[Extracted data]
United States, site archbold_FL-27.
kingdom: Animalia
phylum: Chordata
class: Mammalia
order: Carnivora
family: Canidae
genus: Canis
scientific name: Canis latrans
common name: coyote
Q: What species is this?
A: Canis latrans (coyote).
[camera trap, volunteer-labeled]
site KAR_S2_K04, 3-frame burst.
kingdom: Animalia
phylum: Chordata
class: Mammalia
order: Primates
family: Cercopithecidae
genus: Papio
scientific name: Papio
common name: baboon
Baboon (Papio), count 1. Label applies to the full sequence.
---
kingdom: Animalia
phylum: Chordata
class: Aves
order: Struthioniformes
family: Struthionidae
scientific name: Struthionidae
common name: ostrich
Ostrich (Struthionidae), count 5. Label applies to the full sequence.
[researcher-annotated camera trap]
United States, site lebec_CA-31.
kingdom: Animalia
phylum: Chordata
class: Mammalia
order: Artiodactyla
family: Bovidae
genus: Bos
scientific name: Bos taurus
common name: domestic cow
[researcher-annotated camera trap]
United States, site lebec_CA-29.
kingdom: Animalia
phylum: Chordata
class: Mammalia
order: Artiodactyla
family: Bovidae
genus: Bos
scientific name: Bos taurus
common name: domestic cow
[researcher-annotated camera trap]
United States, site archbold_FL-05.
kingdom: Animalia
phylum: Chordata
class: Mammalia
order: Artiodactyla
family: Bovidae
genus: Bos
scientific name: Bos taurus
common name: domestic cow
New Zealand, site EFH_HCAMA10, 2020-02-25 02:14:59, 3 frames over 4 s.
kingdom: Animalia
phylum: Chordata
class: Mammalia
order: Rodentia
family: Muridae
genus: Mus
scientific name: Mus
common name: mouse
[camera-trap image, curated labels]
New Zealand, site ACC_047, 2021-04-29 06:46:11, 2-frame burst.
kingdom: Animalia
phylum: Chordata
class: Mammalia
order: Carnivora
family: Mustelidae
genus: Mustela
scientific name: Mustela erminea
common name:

[Task objective] Nothing but the lines from the top of the records down to the line with "A: Canis latrans (coyote)." belongs in the answer; repeat them exactly.

[Task result]
United States, site archbold_FL-27.
kingdom: Animalia
phylum: Chordata
class: Mammalia
order: Carnivora
family: Canidae
genus: Canis
scientific name: Canis latrans
common name: coyote
Q: What species is this?
A: Canis latrans (coyote).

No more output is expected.